• Material to process:
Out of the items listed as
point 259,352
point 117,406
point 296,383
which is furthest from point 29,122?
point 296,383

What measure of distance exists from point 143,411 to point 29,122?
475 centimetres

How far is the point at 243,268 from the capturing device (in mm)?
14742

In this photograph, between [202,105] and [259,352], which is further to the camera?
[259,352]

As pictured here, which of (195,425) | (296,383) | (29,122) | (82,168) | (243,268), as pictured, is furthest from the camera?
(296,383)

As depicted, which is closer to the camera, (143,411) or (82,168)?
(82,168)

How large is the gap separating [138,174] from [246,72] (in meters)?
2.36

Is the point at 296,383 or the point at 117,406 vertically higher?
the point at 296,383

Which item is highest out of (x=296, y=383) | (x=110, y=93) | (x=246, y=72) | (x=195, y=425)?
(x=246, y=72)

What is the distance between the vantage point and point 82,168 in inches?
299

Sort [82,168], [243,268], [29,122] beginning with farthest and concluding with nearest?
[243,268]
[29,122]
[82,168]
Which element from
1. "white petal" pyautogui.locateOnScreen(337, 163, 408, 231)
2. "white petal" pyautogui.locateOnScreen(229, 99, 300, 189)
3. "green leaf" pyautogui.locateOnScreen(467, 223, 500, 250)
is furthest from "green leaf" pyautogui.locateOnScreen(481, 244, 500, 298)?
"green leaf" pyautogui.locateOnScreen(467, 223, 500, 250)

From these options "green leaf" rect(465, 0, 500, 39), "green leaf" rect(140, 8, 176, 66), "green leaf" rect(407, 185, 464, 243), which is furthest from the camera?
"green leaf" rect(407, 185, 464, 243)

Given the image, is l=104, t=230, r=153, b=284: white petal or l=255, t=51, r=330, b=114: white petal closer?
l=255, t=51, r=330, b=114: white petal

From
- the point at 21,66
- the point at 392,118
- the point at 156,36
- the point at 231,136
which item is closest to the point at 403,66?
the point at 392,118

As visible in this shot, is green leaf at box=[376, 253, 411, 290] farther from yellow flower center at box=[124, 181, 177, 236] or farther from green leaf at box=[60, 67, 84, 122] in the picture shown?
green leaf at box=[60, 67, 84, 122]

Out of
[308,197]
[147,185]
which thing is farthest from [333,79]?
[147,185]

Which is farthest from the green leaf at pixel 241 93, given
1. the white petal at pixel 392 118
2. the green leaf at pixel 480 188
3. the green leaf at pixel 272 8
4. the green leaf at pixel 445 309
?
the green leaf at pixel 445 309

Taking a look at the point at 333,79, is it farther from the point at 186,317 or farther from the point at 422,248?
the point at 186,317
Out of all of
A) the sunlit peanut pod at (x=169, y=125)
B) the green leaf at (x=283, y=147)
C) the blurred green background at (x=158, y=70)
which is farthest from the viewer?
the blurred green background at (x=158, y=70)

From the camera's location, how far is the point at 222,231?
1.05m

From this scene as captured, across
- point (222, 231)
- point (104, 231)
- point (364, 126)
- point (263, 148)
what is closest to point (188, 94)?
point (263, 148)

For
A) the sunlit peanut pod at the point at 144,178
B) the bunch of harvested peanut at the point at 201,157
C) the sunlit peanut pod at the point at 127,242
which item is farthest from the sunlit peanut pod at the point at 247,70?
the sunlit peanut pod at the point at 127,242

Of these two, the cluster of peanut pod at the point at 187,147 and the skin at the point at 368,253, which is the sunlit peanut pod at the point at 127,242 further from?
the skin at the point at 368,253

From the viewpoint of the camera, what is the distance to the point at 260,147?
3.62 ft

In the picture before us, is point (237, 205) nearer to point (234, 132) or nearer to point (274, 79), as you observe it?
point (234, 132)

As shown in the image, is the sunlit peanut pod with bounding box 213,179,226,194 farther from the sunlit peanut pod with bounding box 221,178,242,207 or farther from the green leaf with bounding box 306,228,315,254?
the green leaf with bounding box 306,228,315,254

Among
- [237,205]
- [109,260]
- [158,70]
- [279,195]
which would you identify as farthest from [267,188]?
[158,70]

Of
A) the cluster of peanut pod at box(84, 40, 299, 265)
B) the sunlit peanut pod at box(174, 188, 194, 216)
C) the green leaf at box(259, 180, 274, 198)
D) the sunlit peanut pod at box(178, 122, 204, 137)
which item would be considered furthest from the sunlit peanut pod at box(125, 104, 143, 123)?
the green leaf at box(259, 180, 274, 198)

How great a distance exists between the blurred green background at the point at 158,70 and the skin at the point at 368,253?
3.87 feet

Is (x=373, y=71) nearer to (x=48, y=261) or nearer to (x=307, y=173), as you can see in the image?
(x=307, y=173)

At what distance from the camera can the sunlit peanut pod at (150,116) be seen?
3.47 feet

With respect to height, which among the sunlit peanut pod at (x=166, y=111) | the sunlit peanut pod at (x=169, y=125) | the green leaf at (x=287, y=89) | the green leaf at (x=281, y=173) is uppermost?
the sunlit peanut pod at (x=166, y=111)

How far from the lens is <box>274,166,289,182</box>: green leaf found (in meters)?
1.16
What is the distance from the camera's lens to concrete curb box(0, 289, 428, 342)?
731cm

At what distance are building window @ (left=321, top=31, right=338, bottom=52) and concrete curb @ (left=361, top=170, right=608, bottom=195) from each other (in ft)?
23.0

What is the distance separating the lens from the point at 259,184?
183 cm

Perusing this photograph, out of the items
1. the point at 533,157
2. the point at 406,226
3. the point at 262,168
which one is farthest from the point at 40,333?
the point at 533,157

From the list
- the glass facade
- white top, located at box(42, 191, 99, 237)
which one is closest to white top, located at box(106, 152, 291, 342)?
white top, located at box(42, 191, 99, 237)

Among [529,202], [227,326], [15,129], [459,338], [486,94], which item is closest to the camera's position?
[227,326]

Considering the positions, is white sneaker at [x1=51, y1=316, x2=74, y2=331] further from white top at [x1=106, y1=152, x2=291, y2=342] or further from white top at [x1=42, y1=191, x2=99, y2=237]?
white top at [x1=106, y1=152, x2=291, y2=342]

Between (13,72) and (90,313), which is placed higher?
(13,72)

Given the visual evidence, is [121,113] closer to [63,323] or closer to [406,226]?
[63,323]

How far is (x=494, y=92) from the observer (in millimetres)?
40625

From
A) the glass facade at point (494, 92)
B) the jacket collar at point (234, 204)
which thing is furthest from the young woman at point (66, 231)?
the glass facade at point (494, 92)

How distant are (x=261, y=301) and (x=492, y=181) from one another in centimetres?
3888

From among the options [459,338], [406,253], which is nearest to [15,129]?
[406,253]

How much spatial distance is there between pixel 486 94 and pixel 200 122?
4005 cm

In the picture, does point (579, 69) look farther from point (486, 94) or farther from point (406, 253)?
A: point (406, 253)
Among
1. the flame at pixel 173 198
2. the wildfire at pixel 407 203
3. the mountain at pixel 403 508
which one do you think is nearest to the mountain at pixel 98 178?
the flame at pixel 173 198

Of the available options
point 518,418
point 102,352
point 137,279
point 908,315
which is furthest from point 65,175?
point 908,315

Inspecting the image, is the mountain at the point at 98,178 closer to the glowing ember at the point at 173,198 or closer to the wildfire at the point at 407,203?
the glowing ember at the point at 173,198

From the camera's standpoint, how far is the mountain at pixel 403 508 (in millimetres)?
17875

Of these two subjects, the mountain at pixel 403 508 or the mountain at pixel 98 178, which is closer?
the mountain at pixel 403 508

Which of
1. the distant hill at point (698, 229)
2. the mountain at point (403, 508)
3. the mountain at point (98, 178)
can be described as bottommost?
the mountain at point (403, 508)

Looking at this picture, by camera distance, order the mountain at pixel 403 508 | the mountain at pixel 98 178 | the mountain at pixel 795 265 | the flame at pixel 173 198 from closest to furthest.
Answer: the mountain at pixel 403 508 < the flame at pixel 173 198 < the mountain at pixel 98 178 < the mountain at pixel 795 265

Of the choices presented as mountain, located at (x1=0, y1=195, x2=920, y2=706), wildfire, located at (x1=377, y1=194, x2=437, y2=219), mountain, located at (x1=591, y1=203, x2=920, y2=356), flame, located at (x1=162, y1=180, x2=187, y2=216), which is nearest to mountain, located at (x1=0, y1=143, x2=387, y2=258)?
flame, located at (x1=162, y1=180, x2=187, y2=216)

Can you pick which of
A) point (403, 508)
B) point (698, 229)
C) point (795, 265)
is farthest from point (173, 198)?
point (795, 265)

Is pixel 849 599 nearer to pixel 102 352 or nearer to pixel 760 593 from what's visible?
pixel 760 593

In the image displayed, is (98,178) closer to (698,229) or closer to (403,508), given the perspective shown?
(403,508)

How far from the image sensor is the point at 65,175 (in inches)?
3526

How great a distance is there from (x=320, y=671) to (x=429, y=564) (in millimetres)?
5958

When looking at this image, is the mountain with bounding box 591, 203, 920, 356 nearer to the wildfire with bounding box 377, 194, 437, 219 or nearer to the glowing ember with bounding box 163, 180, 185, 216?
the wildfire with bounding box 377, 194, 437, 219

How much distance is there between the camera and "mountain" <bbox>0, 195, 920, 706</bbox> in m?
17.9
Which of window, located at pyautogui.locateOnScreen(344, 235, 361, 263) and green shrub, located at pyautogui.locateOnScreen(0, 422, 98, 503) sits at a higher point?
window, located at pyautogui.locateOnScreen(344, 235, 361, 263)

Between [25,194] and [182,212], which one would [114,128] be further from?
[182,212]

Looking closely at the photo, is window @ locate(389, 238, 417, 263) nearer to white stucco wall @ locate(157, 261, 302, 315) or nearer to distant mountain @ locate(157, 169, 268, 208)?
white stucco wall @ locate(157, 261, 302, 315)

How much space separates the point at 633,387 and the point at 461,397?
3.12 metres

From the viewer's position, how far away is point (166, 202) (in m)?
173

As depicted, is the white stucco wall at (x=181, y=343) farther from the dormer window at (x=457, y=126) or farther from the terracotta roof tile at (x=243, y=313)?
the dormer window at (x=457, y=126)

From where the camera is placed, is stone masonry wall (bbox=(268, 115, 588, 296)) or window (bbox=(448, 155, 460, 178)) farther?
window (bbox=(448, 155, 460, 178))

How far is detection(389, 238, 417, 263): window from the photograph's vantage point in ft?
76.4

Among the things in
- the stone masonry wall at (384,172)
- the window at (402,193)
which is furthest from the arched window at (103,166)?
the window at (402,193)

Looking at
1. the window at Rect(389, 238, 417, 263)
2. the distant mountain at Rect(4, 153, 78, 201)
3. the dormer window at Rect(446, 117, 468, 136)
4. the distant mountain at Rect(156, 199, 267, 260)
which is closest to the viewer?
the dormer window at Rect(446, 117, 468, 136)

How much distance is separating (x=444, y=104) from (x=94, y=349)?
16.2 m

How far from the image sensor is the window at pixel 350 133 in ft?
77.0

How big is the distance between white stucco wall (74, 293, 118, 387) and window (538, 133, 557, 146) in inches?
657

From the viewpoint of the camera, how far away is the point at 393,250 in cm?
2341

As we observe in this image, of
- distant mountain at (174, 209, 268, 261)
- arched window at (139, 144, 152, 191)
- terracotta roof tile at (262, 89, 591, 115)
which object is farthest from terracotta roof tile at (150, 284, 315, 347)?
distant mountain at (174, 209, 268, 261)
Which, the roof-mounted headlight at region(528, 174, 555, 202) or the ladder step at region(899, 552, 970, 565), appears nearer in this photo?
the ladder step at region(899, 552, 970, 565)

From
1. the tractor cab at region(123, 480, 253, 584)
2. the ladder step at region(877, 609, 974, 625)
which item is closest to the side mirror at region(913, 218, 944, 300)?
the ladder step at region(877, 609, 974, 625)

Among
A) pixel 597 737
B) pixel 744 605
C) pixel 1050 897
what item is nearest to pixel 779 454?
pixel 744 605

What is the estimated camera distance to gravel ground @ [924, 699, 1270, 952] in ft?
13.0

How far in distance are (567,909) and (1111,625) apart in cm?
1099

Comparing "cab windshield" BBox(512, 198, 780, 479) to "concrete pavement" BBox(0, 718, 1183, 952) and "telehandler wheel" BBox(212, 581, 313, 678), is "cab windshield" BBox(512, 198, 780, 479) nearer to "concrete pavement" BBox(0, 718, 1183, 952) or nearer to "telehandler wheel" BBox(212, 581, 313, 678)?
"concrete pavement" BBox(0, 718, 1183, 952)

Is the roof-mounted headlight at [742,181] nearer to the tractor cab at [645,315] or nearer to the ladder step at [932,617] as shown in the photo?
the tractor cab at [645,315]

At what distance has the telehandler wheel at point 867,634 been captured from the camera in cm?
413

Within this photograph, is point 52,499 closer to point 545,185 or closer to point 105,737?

• What is expected: Write out exactly the final stretch of the records: the line containing "What is the estimated" and every line after it, through the last, and nothing else.

• Solution to this task:
What is the estimated camera distance to gravel ground @ [924, 699, 1270, 952] in ft?
13.0

How far in distance are (567,909) and (1111,625) apart in cm?
1099

Comparing "cab windshield" BBox(512, 198, 780, 479) to "concrete pavement" BBox(0, 718, 1183, 952) and "telehandler wheel" BBox(212, 581, 313, 678), is "cab windshield" BBox(512, 198, 780, 479) nearer to "concrete pavement" BBox(0, 718, 1183, 952) or nearer to "telehandler wheel" BBox(212, 581, 313, 678)?
"concrete pavement" BBox(0, 718, 1183, 952)

Is the roof-mounted headlight at [742,181] nearer to the tractor cab at [645,315] or nearer to the ladder step at [932,617] as shown in the photo?
the tractor cab at [645,315]

At what distance has the telehandler wheel at point 867,634 been captured from the camera in cm?
413

Within this photograph, is point 52,499 closer to point 545,185 or closer to point 105,737?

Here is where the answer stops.